1. Saving income taxes. Federal income tax rates are scheduled to increase for 2013 and beyond unless Congress extends current rates or passes other rate changes. So if you convert before year end, you’re assured of paying today’s relatively low rates on the conversion. In addition, you’ll avoid the risk of higher future tax rates on all postconversion growth in your new Roth account, because qualified Roth IRA withdrawals are income-tax-free.

2. Saving Medicare taxes. If you convert in 2012, you don’t have to worry about the extra income from a future conversion causing you to be hit with the new 3.8% Medicare tax on investment income, which is scheduled to take effect in 2013 under the health care act. While the income from a 2013 (or later) conversion wouldn’t be subject to the tax, it would raise your MAGI, which could cause some or all of your investment income in the year of conversion to be hit with the Medicare tax.

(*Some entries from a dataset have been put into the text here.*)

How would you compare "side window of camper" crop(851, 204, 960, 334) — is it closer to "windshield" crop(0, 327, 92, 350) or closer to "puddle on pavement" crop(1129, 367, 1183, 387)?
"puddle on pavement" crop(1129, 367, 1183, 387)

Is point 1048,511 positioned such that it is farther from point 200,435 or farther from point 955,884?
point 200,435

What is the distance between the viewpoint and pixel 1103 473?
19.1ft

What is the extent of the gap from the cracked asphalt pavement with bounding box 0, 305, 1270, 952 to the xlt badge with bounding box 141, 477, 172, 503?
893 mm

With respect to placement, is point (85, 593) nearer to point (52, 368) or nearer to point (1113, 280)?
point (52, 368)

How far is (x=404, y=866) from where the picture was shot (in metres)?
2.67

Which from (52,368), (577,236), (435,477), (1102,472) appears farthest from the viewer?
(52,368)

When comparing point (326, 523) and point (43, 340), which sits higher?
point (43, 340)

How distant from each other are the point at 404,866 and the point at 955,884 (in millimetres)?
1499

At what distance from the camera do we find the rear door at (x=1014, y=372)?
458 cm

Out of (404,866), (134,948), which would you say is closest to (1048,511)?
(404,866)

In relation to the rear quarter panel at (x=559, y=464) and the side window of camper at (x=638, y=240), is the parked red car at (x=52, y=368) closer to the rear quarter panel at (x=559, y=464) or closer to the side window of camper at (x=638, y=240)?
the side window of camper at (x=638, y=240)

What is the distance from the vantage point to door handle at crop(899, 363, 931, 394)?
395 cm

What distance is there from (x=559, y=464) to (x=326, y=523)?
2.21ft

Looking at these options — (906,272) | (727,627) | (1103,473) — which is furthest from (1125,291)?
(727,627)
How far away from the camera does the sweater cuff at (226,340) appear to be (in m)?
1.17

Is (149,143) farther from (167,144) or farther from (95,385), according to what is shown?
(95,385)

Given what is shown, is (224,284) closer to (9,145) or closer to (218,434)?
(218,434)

Likewise, you won’t have to worry about future qualified Roth IRA distributions increasing your MAGI to the extent that it would trigger or increase Medicare tax on your investment income, because such distributions aren’t included in MAGI. While traditional IRA distributions won’t be subject to the Medicare tax, they will be included in MAGI and thus could trigger or increase the Medicare tax on investment income.

Determining the Best Course of Action
The 2013 increases to many retirement-plan-related limits may allow you to boost your tax-advantaged savings next year. If you’re looking for additional opportunities, consider a Roth IRA conversion before year end.

But also keep an eye on Congress. It’s possible that current income tax rates could be extended or the health care act Medicare tax provisions could be repealed, making a 2012 conversion less compelling. Or tax rates could even be reduced in 2013, making a 2012 conversion costly. The good news is that you can undo a conversion.